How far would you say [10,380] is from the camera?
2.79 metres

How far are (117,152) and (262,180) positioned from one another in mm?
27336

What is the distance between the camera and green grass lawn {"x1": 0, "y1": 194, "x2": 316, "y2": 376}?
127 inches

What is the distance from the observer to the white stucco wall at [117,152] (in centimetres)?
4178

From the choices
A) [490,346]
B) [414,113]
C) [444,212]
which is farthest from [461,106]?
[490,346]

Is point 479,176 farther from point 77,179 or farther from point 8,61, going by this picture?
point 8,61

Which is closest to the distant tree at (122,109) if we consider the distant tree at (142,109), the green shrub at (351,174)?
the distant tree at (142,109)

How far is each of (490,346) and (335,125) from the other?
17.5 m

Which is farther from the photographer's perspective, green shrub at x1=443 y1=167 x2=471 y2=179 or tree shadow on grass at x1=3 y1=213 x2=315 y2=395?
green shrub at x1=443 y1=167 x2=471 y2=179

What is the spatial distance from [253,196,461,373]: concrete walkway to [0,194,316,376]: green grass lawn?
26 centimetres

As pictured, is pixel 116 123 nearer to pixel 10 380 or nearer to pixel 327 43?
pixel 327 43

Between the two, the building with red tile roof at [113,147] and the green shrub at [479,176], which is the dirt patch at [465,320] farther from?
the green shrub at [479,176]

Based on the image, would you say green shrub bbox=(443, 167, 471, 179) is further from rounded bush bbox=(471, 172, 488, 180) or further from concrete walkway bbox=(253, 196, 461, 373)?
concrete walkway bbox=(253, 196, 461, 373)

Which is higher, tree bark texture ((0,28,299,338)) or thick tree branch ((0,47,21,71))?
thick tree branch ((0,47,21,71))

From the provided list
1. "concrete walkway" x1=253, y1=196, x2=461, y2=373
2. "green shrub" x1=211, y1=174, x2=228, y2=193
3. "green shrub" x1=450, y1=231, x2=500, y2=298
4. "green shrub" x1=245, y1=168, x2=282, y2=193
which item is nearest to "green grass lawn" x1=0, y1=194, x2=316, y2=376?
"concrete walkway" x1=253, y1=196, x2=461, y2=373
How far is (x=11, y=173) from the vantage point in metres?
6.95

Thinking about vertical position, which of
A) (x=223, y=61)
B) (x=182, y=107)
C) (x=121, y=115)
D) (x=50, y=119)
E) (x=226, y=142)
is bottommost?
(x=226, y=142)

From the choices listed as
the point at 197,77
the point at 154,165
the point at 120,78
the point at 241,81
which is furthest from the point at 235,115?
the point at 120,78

• • • •

== PROBLEM STATEMENT ==
Nothing but the lines from the one with "Between the two, the" through the last line should be repeated, each exactly as it stands.

== EXERCISE ANSWER ==
Between the two, the building with red tile roof at [113,147] and the green shrub at [479,176], which is the dirt patch at [465,320] farther from?
the green shrub at [479,176]

Based on the image, would you say green shrub bbox=(443, 167, 471, 179) is further from rounded bush bbox=(471, 172, 488, 180) or further from concrete walkway bbox=(253, 196, 461, 373)?
concrete walkway bbox=(253, 196, 461, 373)

Which is higher, tree bark texture ((0,28,299,338)) or thick tree branch ((0,47,21,71))?
thick tree branch ((0,47,21,71))

From the provided list
1. "concrete walkway" x1=253, y1=196, x2=461, y2=373
2. "green shrub" x1=211, y1=174, x2=228, y2=193
3. "green shrub" x1=450, y1=231, x2=500, y2=298
4. "green shrub" x1=245, y1=168, x2=282, y2=193
which item is nearest to "green grass lawn" x1=0, y1=194, x2=316, y2=376?
"concrete walkway" x1=253, y1=196, x2=461, y2=373
How far is (x=11, y=173) from the vantage point in metres?
6.95

Thinking about vertical position, which of
A) (x=223, y=61)
B) (x=182, y=107)
C) (x=121, y=115)
D) (x=50, y=119)
E) (x=226, y=142)
is bottommost?
(x=226, y=142)

From the choices listed as
the point at 197,77
the point at 154,165
the point at 120,78
the point at 241,81
which is furthest from the point at 235,115?
the point at 120,78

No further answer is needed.